The point of me asking you that perticular question was to find out if you had a strong connection to that particular city. As that doesn't appear to be the case you should kep your options open. The major centers for IT work would probably be, in order, Toronto, Vancouver, Edmonton and Calgary.
As neither your's nor your husband's occupation is on THE LIST you will need to have pre-arranged employment. That will be difficult from over there, but not impossible. Many people in your predicament do what's known as a reccie to the area/city that interests them most.
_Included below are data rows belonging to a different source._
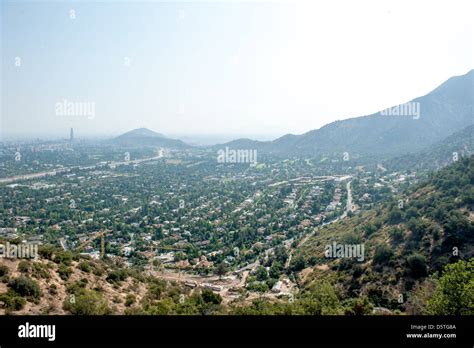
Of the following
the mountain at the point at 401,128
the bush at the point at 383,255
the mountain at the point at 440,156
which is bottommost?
the bush at the point at 383,255

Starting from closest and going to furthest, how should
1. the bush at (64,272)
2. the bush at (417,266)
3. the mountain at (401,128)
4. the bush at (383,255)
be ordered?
1. the bush at (64,272)
2. the bush at (417,266)
3. the bush at (383,255)
4. the mountain at (401,128)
They would visit potential employers, drop off resumes and make contacts hoping to interest employers.

Go to Skilled workers and professionals: Self-assessment test. And do the score test to determine if either of you would qualify for immigration here in the first place.

Good Luck.


----------



## Eilish1982 (Feb 4, 2011)

Where do i go & how do i start the process of applying fo a visa? Any info appreciated

Thankss in advance


----------



## Auld Yin (Mar 10, 2009)

Eilish1982 said:


> Where do i go & how do i start the process of applying fo a visa? Any info appreciated
> 
> Thankss in advance


You cannot apply for a visa until you have pre-arranged employment.


----------